Yes, absolutely! As I said, you should try putting down a gesture.

It's like a motion skeleton which shows the weight, flow and dynamic of the figure. It's the foundation you should always build upon for anything you draw. It doesn't even have to be the human figure-- It could be a plant, furniture, or even a building.






There's a good video showing what it means. :kitteh:

I don't always do it, myself, even if I should!

Here are some sites that show some poses you can try. 

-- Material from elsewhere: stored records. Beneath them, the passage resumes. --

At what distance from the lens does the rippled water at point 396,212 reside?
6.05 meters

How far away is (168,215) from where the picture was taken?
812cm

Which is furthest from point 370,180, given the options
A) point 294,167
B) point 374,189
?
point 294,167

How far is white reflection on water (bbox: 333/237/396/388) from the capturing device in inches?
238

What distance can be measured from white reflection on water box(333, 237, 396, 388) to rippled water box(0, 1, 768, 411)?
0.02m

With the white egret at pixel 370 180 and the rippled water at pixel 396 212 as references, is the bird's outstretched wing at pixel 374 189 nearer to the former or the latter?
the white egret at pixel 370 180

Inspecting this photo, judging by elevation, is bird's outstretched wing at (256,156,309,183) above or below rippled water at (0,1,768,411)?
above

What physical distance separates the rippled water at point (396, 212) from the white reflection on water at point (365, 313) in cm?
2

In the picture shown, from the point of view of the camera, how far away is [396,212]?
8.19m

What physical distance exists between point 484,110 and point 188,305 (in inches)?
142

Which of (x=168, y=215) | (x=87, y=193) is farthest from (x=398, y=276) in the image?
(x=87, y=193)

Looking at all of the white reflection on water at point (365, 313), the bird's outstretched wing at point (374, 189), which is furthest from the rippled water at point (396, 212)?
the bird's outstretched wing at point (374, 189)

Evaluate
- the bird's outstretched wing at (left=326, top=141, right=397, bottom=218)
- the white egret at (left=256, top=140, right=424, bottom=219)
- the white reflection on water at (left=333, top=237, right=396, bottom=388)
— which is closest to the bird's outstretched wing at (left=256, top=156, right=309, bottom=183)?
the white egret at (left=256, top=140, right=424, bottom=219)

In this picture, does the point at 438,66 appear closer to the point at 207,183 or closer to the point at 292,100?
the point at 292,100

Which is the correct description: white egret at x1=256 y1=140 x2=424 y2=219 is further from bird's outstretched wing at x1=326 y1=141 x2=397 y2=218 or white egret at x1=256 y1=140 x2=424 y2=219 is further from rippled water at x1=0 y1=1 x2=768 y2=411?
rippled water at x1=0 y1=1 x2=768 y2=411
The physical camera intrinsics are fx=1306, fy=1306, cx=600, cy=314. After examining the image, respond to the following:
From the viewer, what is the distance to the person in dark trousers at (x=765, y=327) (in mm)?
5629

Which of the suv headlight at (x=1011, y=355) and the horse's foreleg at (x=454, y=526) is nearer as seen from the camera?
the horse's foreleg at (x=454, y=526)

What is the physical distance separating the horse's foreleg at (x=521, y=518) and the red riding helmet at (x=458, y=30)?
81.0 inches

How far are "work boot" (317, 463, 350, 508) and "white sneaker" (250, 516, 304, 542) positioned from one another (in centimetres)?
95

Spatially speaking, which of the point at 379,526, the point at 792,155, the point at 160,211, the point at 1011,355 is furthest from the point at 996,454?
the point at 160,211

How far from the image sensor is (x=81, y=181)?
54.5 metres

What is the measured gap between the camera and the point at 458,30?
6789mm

http://www.quickposes.com/

www.posemaniacs.com


----------



## WithGrace (Oct 4, 2014)

Word Dispenser said:


> Yes, absolutely! As I said, you should try putting down a gesture.
> 
> It's like a motion skeleton which shows the weight, flow and dynamic of the figure. It's the foundation you should always build upon for anything you draw. It doesn't even have to be the human figure-- It could be a plant, furniture, or even a building.
> 
> ...


It's an interesting thought!
Like a base to build on! 

Thank you! 

What do you think of the original compared to mine? Is it good? 



ps:I'm about to delete my drawing in a few


----------



## Word Dispenser (May 18, 2012)

WithGrace said:


> It's an interesting thought!
> Like a base to build on!
> 
> Thank you!
> ...


Okay. From what I can see, your drawing in comparison to the original is elongated, and I think this is why your proportions are off in the arms. The shapes in yours aren't as curvaceous and flowing. 

If you're not careful to get your shapes down accurately, it can skew the entire drawing.

Now, don't get me wrong-- Your drawing does look beautiful as a standalone, is well shaded, and you have a good understanding of the forms... But there are anatomical and proportional issues with it. 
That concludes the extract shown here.